Judges
Galal Amin
Galal Amin (Chair) is an Egyptian academic and writer, Professor Emeritus of Economics at the American University in Cairo. He studied law at Cairo University and economics at the London School of Economics. He has written many books in Arabic and English on Egyptian and Arab economic, social and cultural development. Among his better known works are: The Modernization of Poverty (Brill,1974) and Whatever Happened to the Egyptians? (AUC, 2001). He has also written two books of autobiography in Arabic: What Life Has Taught Me (2007) and The Nectar of Life (2010). For several years he has written a weekly column in the Egyptian Arabic daily Al-Shorouk, including some literary criticism.
Sobhi al-Boustan
Sobhi al-Boustani is a Lebanese academic and critic. He is Professor of Modern Arabic literature and head of the Arabic department at the Institut National des Langues et Civilisations Orientales, Paris. He is a member of the National Council of French Universities and executive member of the European Association for Modern Arabic Literature, of which he was Secretary General from 2008 to 2012. He has taught modern Arabic literature at the Lebanese University and Lille University, France, as well as The Sorbonne and The New Sorbonne Universities. He is the author of various academic books and articles on modern Arabic literature, both poetry and prose.

Ali Ferzat
He was physically attacked by the regime in August 2011 because of his criticism of Bashar al-Assad. In 1990, he was awarded a gold medal after being voted the best Arab caricaturist by readers of Al-Sharq al-Awsat newspaper and he was named one of the five most important artists in the world by the President of the Swiss Union in 1994. He has won the Dutch Prince Claus Award (2002), the European Parliament Sakharov Prize for Freedom of Thought (2011), and the Index on Censorship Freedom of Expression Award (2012). He was recently named one of the 100 most influential people in the world by Time Magazine. His drawings are published by newspapers and magazines internationally and he is the author of A Pen of Damascus Steel (Cune Press, 2005).
Barbara Michalak-Pikulska
Barbara Michalak-Pikulska is a Polish academic. She is the Professor of Arabic Literature in the Arts College of the Jagiellonian University of Cracow. She is head of the department of Arabic Language and Literature and Director of the Institute of Oriental Studies in the Jagiellonian University. She is a member of the governing board of the Committee for European Teachers of Arabic Literature and member of the European Association of Arabists. She is also a board member of the Association for Polish and Eastern Studies and author of numerous books and studies published in Arabic, English and Polish, dealing with Arabic literature in general and Gulf literature in particular. She has edited various publications and research papers in the field of Arabic literature and participated in many international conferences in several Arab and European countries.
Professor Zahia Smail Salhi
Professor Zahia Smail Salhi specialises in two fields: Arabic Literature Classical and Modern and Gender Studies.
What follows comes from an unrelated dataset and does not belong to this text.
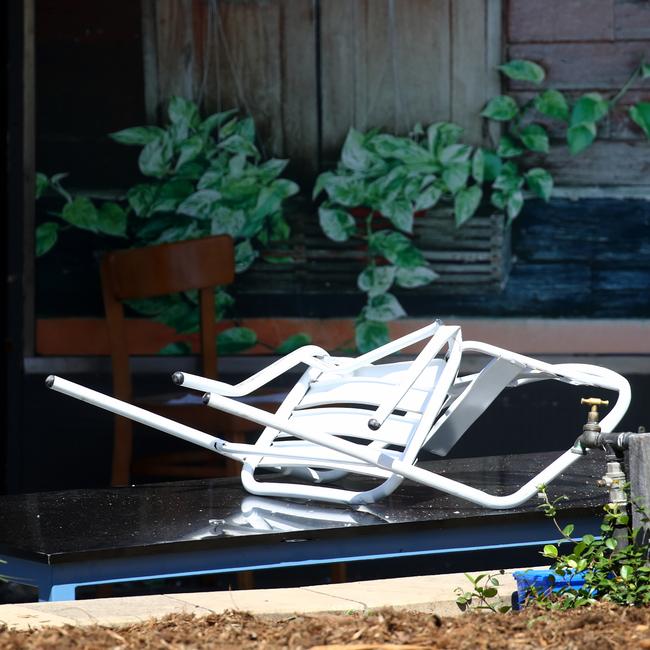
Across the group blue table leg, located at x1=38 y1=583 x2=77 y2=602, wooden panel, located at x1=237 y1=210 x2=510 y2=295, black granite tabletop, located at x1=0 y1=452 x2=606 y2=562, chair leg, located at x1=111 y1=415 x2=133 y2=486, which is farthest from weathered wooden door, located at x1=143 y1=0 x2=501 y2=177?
blue table leg, located at x1=38 y1=583 x2=77 y2=602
After a period of 15 years working at the Department of Arabic and Middle Eastern Studies at the University of Leeds, she has been appointed to the Chair of Modern Arabic Studies at the Department of Middle Eastern Studies, the University of Manchester. She has published extensively in the fields of literature and gender. Her publications include the following: Politics and Poetics in the Algerian Novel (Mellen Press, 1999), The Arab Diaspora: Voices of an Anguished Scream (Routledge, 2006 and 2011), Gender and Diversity in the Middle East and North Africa (Routledge, 2010) and Gender and Violence in Islamic Societies (I.B. Tauris, 2012).